掘り下げていく中で違和感が解消されてスッキリしました。『個性が豊か』『キャラが濃い』というアピールそのものがコモディティ化している現状を考えて、違った切り口のいいアピール方法があればよいのではないかと思いますが、それは中々難しそうですね……。
実際問題として、個々のメンバーの個性よりももっと大きなスケールでのグループの属性や方向性、そして目的が大事な気がします。これはアイドルに限らず、会社でもなんでも、ある分野に属する集団全てに共通することだと思います。
『個性が豊かです』というのはある意味ない袖を振っているのかもしれません。
グループとしての大きな差別化要素がないから、個々のメンバー単位での話にシフトしてしまうのかもしれません。
『個性が豊かです』なんて言葉を使わなくても、まずグループとしての目的があって、こういう活動をしていて、こういうメンバーがいて……と掘り下げていけば自然に個性と呼ばれる要素まで勝手に辿り着いているはずなのに。
「あなたたちのグループにはどんなメンバーがいるんですか?」と聞かれたときには、「個性が豊か」という言葉を使わずに「〇〇な子が多いです」とか「〇〇な子がいます」と言うだけで、だいぶ印象が違うと思います。

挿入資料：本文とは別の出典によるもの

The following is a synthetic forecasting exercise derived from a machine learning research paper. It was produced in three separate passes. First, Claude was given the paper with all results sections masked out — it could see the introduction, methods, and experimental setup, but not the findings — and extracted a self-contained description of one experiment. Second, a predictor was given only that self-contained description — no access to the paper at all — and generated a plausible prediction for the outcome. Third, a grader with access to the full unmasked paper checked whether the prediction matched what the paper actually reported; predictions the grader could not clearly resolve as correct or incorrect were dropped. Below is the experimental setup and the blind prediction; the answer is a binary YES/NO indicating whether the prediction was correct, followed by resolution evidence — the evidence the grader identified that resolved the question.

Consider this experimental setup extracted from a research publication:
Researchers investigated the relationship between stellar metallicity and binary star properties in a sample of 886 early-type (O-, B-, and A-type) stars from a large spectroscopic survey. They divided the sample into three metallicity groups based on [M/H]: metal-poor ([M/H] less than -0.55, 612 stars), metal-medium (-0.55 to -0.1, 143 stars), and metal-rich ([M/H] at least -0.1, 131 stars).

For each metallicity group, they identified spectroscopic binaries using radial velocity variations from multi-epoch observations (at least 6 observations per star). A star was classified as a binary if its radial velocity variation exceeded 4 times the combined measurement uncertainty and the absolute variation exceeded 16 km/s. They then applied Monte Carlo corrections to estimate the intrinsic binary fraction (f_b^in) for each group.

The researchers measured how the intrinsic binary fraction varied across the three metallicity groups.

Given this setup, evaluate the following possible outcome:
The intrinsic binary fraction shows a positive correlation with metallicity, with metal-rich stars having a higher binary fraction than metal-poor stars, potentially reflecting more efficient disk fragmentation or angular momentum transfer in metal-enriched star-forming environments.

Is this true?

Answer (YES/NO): YES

グループ内での個性のバラつきをアピールするよりも、グループ内に共通する要素を言ってみたり、特に強調したい個性を持った子一人を押した方が結果としてグループ全体の傾向が分かって印象に残りやすいからです。
限られた時間でアピールするときに使う「個性が豊か」という言葉は、伝えたい情報の取捨選択ができていない悪手だと思います。
雑誌などで数万字単位の長いインタビューを受けるときとかには使ってもいいのかもしれませんが、そんな取材を受けれるのはすでにポジションを確立できて売れているグループだけですからね……。
以上、『個性豊か』という言葉に対する違和感に関する話をこれで終わります。
長いだけで中身のない、個性のないブログでしたね。